When he signed on to the case in early August of last year, attorney Ed Carhart intended only to represent Andres Nogues in his interference-with-custody charge. But soon the attorney found himself entangled in all aspects of the ordeal, and he quickly sensed how far the state was willing to go to break the Nogueses. "It was obvious to me that this case was being managed at the highest levels because I had to take everything to Shay Bilchik [chief assistant state attorney for administration]. It didn't make any sense. The state attorney is moving for no bond on a man charged with a third-degree felony. I've gotten rapists bond. I've gotten high-powered drug dealers bond. And I can't get a medical doctor bond on a nit-pick charge. I mean, nobody goes to jail on these charges."

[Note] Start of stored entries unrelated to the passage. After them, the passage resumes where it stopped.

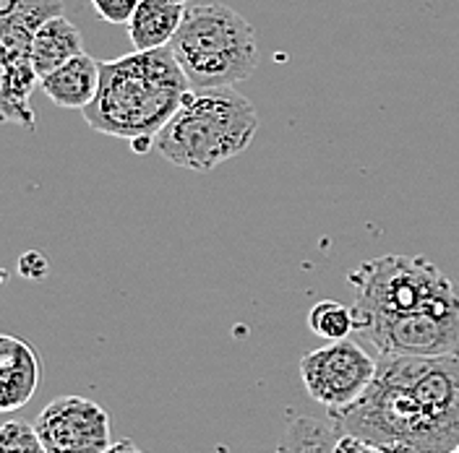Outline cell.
I'll return each instance as SVG.
<instances>
[{
    "instance_id": "3957f363",
    "label": "cell",
    "mask_w": 459,
    "mask_h": 453,
    "mask_svg": "<svg viewBox=\"0 0 459 453\" xmlns=\"http://www.w3.org/2000/svg\"><path fill=\"white\" fill-rule=\"evenodd\" d=\"M258 131V113L232 86L191 89L180 110L154 136V149L183 170L209 172L243 154Z\"/></svg>"
},
{
    "instance_id": "d6986e66",
    "label": "cell",
    "mask_w": 459,
    "mask_h": 453,
    "mask_svg": "<svg viewBox=\"0 0 459 453\" xmlns=\"http://www.w3.org/2000/svg\"><path fill=\"white\" fill-rule=\"evenodd\" d=\"M337 453H386L381 451V449H376L371 443H366L363 438H358V435H350V432H344L342 438L337 440Z\"/></svg>"
},
{
    "instance_id": "4fadbf2b",
    "label": "cell",
    "mask_w": 459,
    "mask_h": 453,
    "mask_svg": "<svg viewBox=\"0 0 459 453\" xmlns=\"http://www.w3.org/2000/svg\"><path fill=\"white\" fill-rule=\"evenodd\" d=\"M82 53H84L82 31L63 13L48 19L45 24H39L34 37H31V65H34L39 79L53 73L63 63L74 60Z\"/></svg>"
},
{
    "instance_id": "277c9868",
    "label": "cell",
    "mask_w": 459,
    "mask_h": 453,
    "mask_svg": "<svg viewBox=\"0 0 459 453\" xmlns=\"http://www.w3.org/2000/svg\"><path fill=\"white\" fill-rule=\"evenodd\" d=\"M170 50L191 89L232 86L251 79L258 68L256 31L235 8L222 3L188 8Z\"/></svg>"
},
{
    "instance_id": "603a6c76",
    "label": "cell",
    "mask_w": 459,
    "mask_h": 453,
    "mask_svg": "<svg viewBox=\"0 0 459 453\" xmlns=\"http://www.w3.org/2000/svg\"><path fill=\"white\" fill-rule=\"evenodd\" d=\"M274 453H285V451H282V449H280V451H274Z\"/></svg>"
},
{
    "instance_id": "7c38bea8",
    "label": "cell",
    "mask_w": 459,
    "mask_h": 453,
    "mask_svg": "<svg viewBox=\"0 0 459 453\" xmlns=\"http://www.w3.org/2000/svg\"><path fill=\"white\" fill-rule=\"evenodd\" d=\"M39 76L31 65V53H3V84H0V110L11 123L34 128L31 91Z\"/></svg>"
},
{
    "instance_id": "e0dca14e",
    "label": "cell",
    "mask_w": 459,
    "mask_h": 453,
    "mask_svg": "<svg viewBox=\"0 0 459 453\" xmlns=\"http://www.w3.org/2000/svg\"><path fill=\"white\" fill-rule=\"evenodd\" d=\"M139 3L142 0H91L97 16L110 24H128L139 8Z\"/></svg>"
},
{
    "instance_id": "7402d4cb",
    "label": "cell",
    "mask_w": 459,
    "mask_h": 453,
    "mask_svg": "<svg viewBox=\"0 0 459 453\" xmlns=\"http://www.w3.org/2000/svg\"><path fill=\"white\" fill-rule=\"evenodd\" d=\"M452 453H459V446H457V449H455V451H452Z\"/></svg>"
},
{
    "instance_id": "2e32d148",
    "label": "cell",
    "mask_w": 459,
    "mask_h": 453,
    "mask_svg": "<svg viewBox=\"0 0 459 453\" xmlns=\"http://www.w3.org/2000/svg\"><path fill=\"white\" fill-rule=\"evenodd\" d=\"M0 453H50L37 427L27 420H8L0 430Z\"/></svg>"
},
{
    "instance_id": "52a82bcc",
    "label": "cell",
    "mask_w": 459,
    "mask_h": 453,
    "mask_svg": "<svg viewBox=\"0 0 459 453\" xmlns=\"http://www.w3.org/2000/svg\"><path fill=\"white\" fill-rule=\"evenodd\" d=\"M378 357H371L358 341H329L303 355L300 380L308 397L326 409H342L358 401L371 386Z\"/></svg>"
},
{
    "instance_id": "8fae6325",
    "label": "cell",
    "mask_w": 459,
    "mask_h": 453,
    "mask_svg": "<svg viewBox=\"0 0 459 453\" xmlns=\"http://www.w3.org/2000/svg\"><path fill=\"white\" fill-rule=\"evenodd\" d=\"M188 0H142L134 19L126 24L134 50L170 47L172 37L186 19Z\"/></svg>"
},
{
    "instance_id": "9c48e42d",
    "label": "cell",
    "mask_w": 459,
    "mask_h": 453,
    "mask_svg": "<svg viewBox=\"0 0 459 453\" xmlns=\"http://www.w3.org/2000/svg\"><path fill=\"white\" fill-rule=\"evenodd\" d=\"M42 378L37 352L19 337H0V409L16 412L34 397Z\"/></svg>"
},
{
    "instance_id": "ffe728a7",
    "label": "cell",
    "mask_w": 459,
    "mask_h": 453,
    "mask_svg": "<svg viewBox=\"0 0 459 453\" xmlns=\"http://www.w3.org/2000/svg\"><path fill=\"white\" fill-rule=\"evenodd\" d=\"M105 453H143L131 438H120V440H115L113 446L108 449Z\"/></svg>"
},
{
    "instance_id": "5bb4252c",
    "label": "cell",
    "mask_w": 459,
    "mask_h": 453,
    "mask_svg": "<svg viewBox=\"0 0 459 453\" xmlns=\"http://www.w3.org/2000/svg\"><path fill=\"white\" fill-rule=\"evenodd\" d=\"M337 435L332 427L316 417H295L290 420L282 438L285 453H337Z\"/></svg>"
},
{
    "instance_id": "5b68a950",
    "label": "cell",
    "mask_w": 459,
    "mask_h": 453,
    "mask_svg": "<svg viewBox=\"0 0 459 453\" xmlns=\"http://www.w3.org/2000/svg\"><path fill=\"white\" fill-rule=\"evenodd\" d=\"M347 279L355 292V321L459 308L455 282L423 255H381L352 269Z\"/></svg>"
},
{
    "instance_id": "ac0fdd59",
    "label": "cell",
    "mask_w": 459,
    "mask_h": 453,
    "mask_svg": "<svg viewBox=\"0 0 459 453\" xmlns=\"http://www.w3.org/2000/svg\"><path fill=\"white\" fill-rule=\"evenodd\" d=\"M19 271L31 279V282H39V279H45V274H48V261H45V255L39 253H24L22 255V261H19Z\"/></svg>"
},
{
    "instance_id": "30bf717a",
    "label": "cell",
    "mask_w": 459,
    "mask_h": 453,
    "mask_svg": "<svg viewBox=\"0 0 459 453\" xmlns=\"http://www.w3.org/2000/svg\"><path fill=\"white\" fill-rule=\"evenodd\" d=\"M100 79H102V63L82 53L74 60L63 63L53 73L42 76L39 86L57 107L86 110L100 91Z\"/></svg>"
},
{
    "instance_id": "ba28073f",
    "label": "cell",
    "mask_w": 459,
    "mask_h": 453,
    "mask_svg": "<svg viewBox=\"0 0 459 453\" xmlns=\"http://www.w3.org/2000/svg\"><path fill=\"white\" fill-rule=\"evenodd\" d=\"M34 427L50 453H105L113 446L110 415L84 397L53 398Z\"/></svg>"
},
{
    "instance_id": "6da1fadb",
    "label": "cell",
    "mask_w": 459,
    "mask_h": 453,
    "mask_svg": "<svg viewBox=\"0 0 459 453\" xmlns=\"http://www.w3.org/2000/svg\"><path fill=\"white\" fill-rule=\"evenodd\" d=\"M329 417L386 453H452L459 446V352L378 355L366 394L329 409Z\"/></svg>"
},
{
    "instance_id": "44dd1931",
    "label": "cell",
    "mask_w": 459,
    "mask_h": 453,
    "mask_svg": "<svg viewBox=\"0 0 459 453\" xmlns=\"http://www.w3.org/2000/svg\"><path fill=\"white\" fill-rule=\"evenodd\" d=\"M131 146H134V151H136V154H146V151H149V146H154V139H152V136H142V139L131 141Z\"/></svg>"
},
{
    "instance_id": "9a60e30c",
    "label": "cell",
    "mask_w": 459,
    "mask_h": 453,
    "mask_svg": "<svg viewBox=\"0 0 459 453\" xmlns=\"http://www.w3.org/2000/svg\"><path fill=\"white\" fill-rule=\"evenodd\" d=\"M308 329L314 331L316 337L326 341L350 339V334L355 331L352 308H347L337 300H321L308 312Z\"/></svg>"
},
{
    "instance_id": "8992f818",
    "label": "cell",
    "mask_w": 459,
    "mask_h": 453,
    "mask_svg": "<svg viewBox=\"0 0 459 453\" xmlns=\"http://www.w3.org/2000/svg\"><path fill=\"white\" fill-rule=\"evenodd\" d=\"M355 334L368 341L381 357L452 355L459 352V308L363 318L355 321Z\"/></svg>"
},
{
    "instance_id": "7a4b0ae2",
    "label": "cell",
    "mask_w": 459,
    "mask_h": 453,
    "mask_svg": "<svg viewBox=\"0 0 459 453\" xmlns=\"http://www.w3.org/2000/svg\"><path fill=\"white\" fill-rule=\"evenodd\" d=\"M188 94L191 81L170 47L136 50L102 63L100 91L82 113L97 133L126 141L154 139Z\"/></svg>"
}]
</instances>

What infuriates defense attorney Jesus Bujan, who inherited the case from Juan Carrera and is working with Carhart, is HRS's refusal to settle on a "performance agreement" that would allow Lisette Nogues to get her children back. "All you hear out of the juvenile court is this endless lip service about reuniting the family," Bujan says. "Well, I've been trying to negotiate a performance agreement with the other side since October of last year. I've been through 35 different drafts, and every time they come back with something new." Bujan says the Nogueses are caught in a Catch-22: the state wants Andres to complete a program for sexual offenders and Lisette to enter a program for wives of sexual offenders, both of which require that they admit guilt to crimes they insist they never committed.